Your assignment:
The reply must repeat each entry exactly and contain no pictures.

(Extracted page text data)
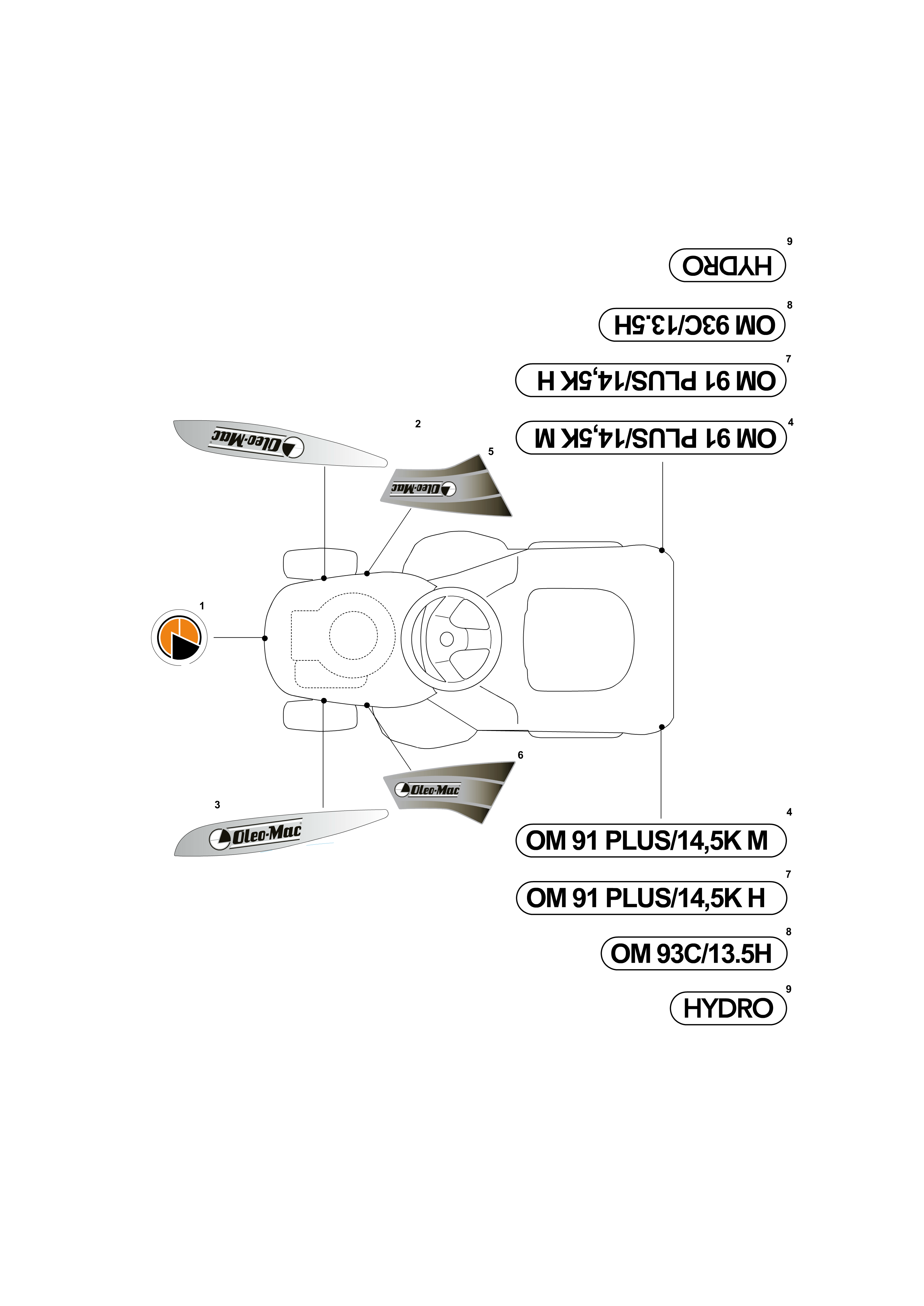 9
HYDRO
8
OM 93C/13.5H
7
OM 91 PLUS/14,5K H
4
OM 91 PLUS/14,5K M
2
Oleo-Mac
5
Oleo-Mac
1
6
Oleo-Mac
3
Oleo-Mac
4
OM 91 PLUS/14,5K M
7
OM 91 PLUS/14,5K H
8
OM 93C/13.5H
9
HYDRO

Solution for this exercise:
 9
HYDRO
8
OM 93C/13.5H
7
OM 91 PLUS/14,5K H
4
OM 91 PLUS/14,5K M
2
Oleo-Mac
5
Oleo-Mac
1
6
Oleo-Mac
3
Oleo-Mac
4
OM 91 PLUS/14,5K M
7
OM 91 PLUS/14,5K H
8
OM 93C/13.5H
9
HYDRO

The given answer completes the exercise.